Il 9 Settembre la Basilica di San Bartolomeo all’Isola, santuario dei Nuovi Martiri, si è arricchita di una lettera del vescovo luterano polacco Juliusz Bursche, inviata ai familiari dal campo di concentramento di Sachsenhausen/Oranienburg, dove era stato internato nel 1939, all’indomani dell’occupazione tedesca, e venne giustiziato il 20 Febbraio del 1942.
La cerimonia della consegna della lettera da parte dei familiari di Bursche è stata presieduta da mons. Ambrogio Spreafico, vescovo di Frosinone, Presidente della Commissione per l'ecumenismo e il dialogo della Conferenza Episcopale Italiana, accompagnato dal vescovo Frank-Otfried July (Presidente del Comitato Nazionale Tedesco della Federazione Luterana Mondiale), da Jerzy Samiec, vescovo della Chiesa luterana della Polonia, e alla presenza di Karl-Hinrich Manzke, vescovo luterano di Schaumburg-Lippe.
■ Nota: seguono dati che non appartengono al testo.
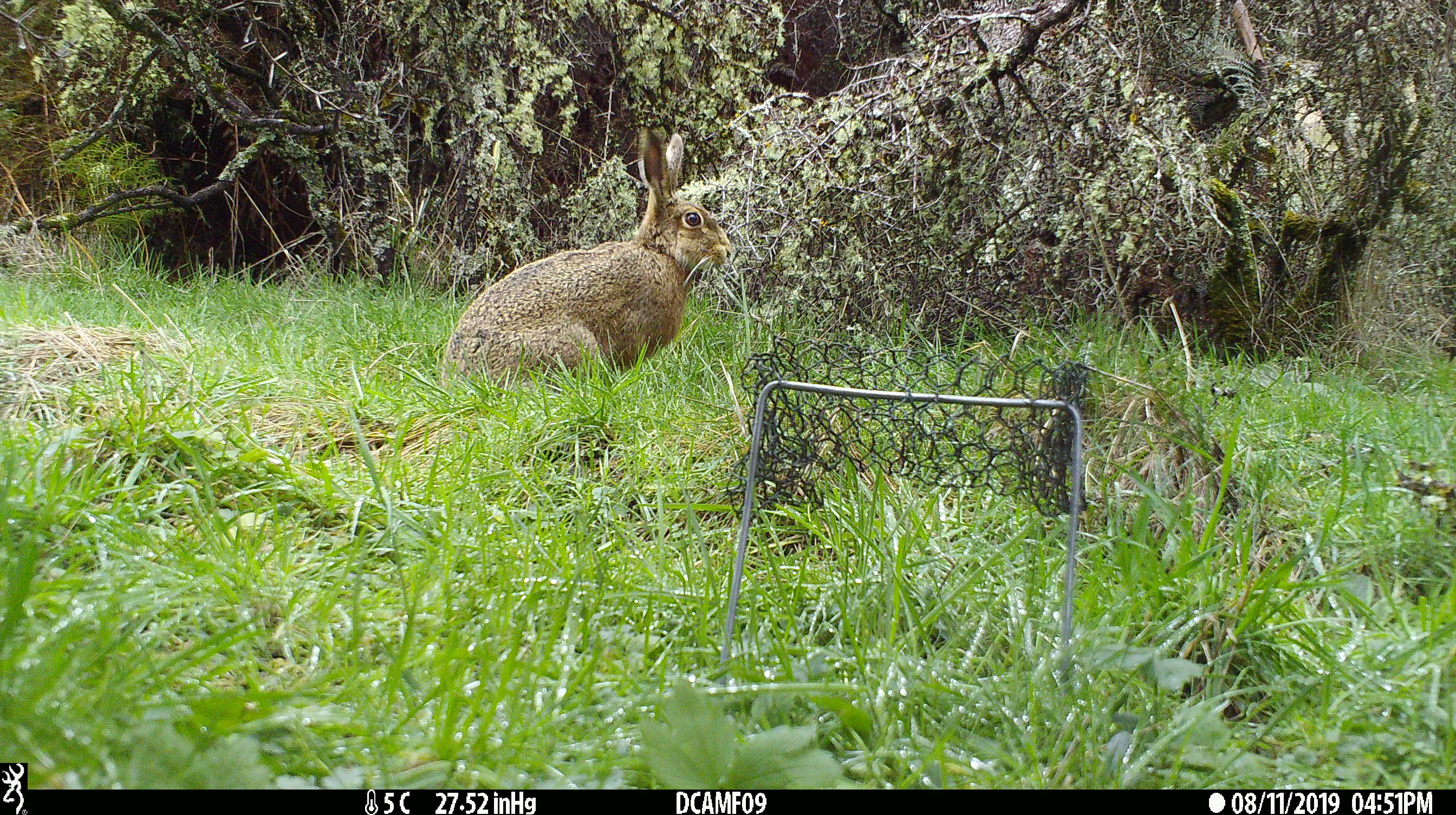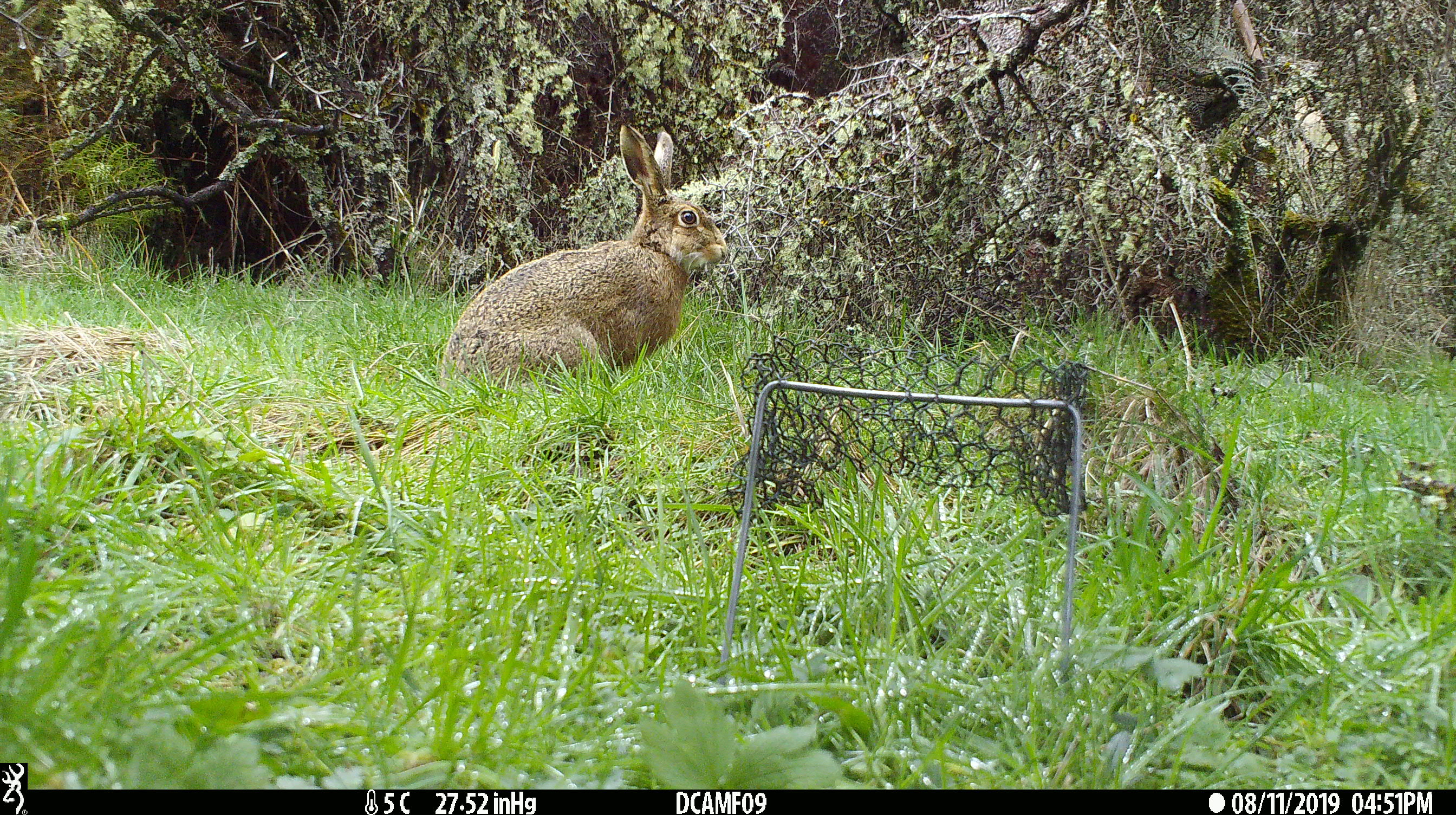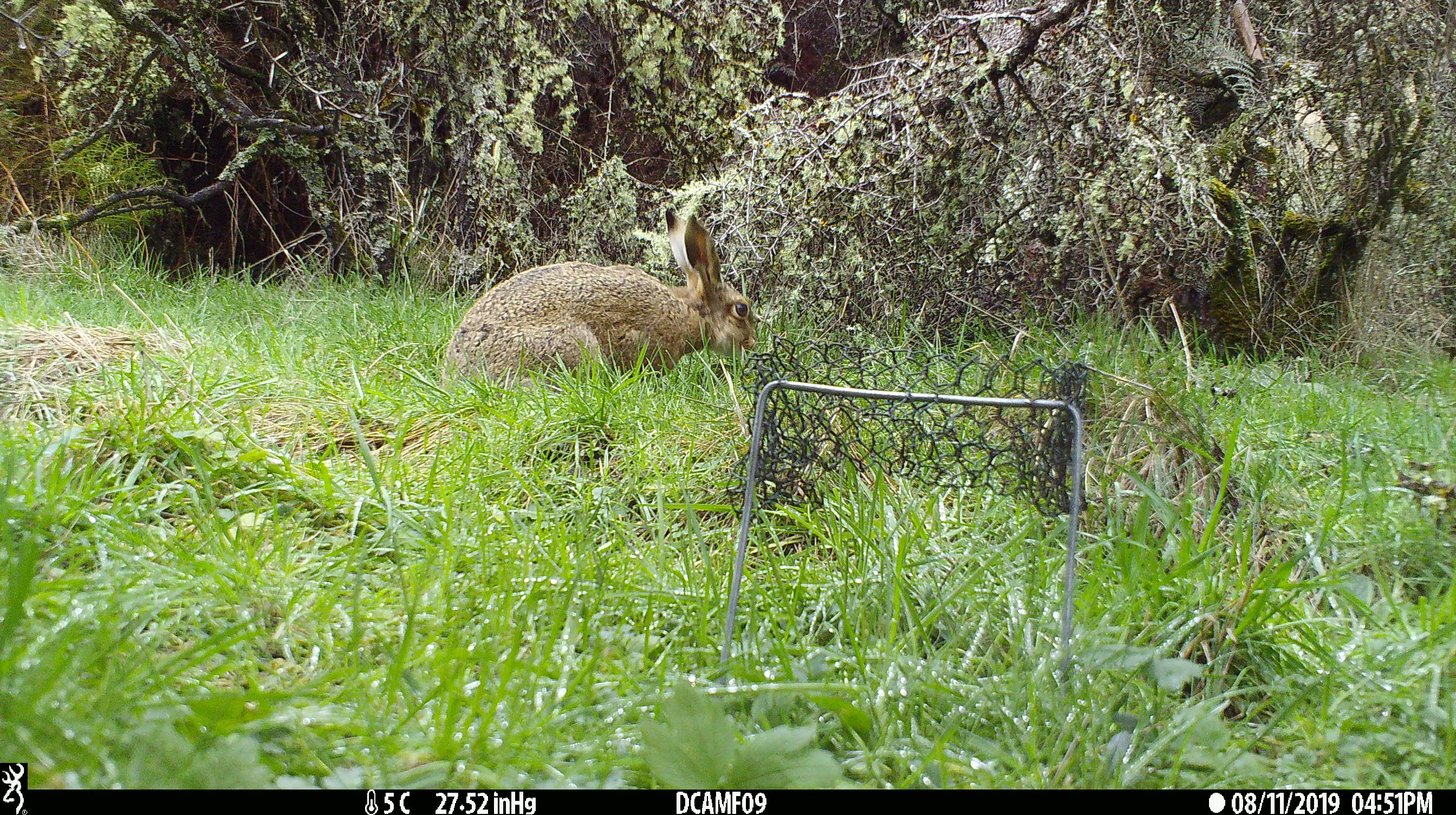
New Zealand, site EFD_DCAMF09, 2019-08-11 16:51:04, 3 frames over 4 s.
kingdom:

Bursche aveva rifiutato di creare nel giovane Stato polacco una Chiesa nazionale tedesca, infatti diceva che “compito della Chiesa è di annunciare il Vangelo, non di annunciare l’ideologia nazionale tedesca o polacca”.
Il vescovo July, nel ricordare la figura esemplare di Juliusz Bursche a 80 anni dall’inizio della seconda guerra mondiale, ha riconosciuto le sofferenze indicibili causate dalla Germania a partire dall’invasione della Polonia, soggiungendo:
“Dobbiamo confessare apertamente e sinceramente questa storia di peccato e la responsabilità che ne deriva. Noi luterani tedeschi siamo perciò grati a Dio e ai nostri fratelli polacchi per i passi di riconciliazione, per questa liturgia ecumenica che lega i popoli oltre gli antichi confini. Anche oggi ci sono persecuzioni per la fede o per l’appartenenza ad un gruppo etnico. Ancor oggi vi sono campi profughi in cui le persone vengono stipate miserevolmente. Anche oggi deploriamo il ritorno del nazionalismo e del razzismo”
Facendo eco a queste parole Jerzy Samiec ha affermato: “oggi ci è donato di incontrarci come sorelle e fratelli nella fede. Possiamo parlare del nostro passato in uno spirito di riconciliazione e di amore … Non dovremmo mai essere troppo affrettati nell’affermare di aver perso o di aver vinto”.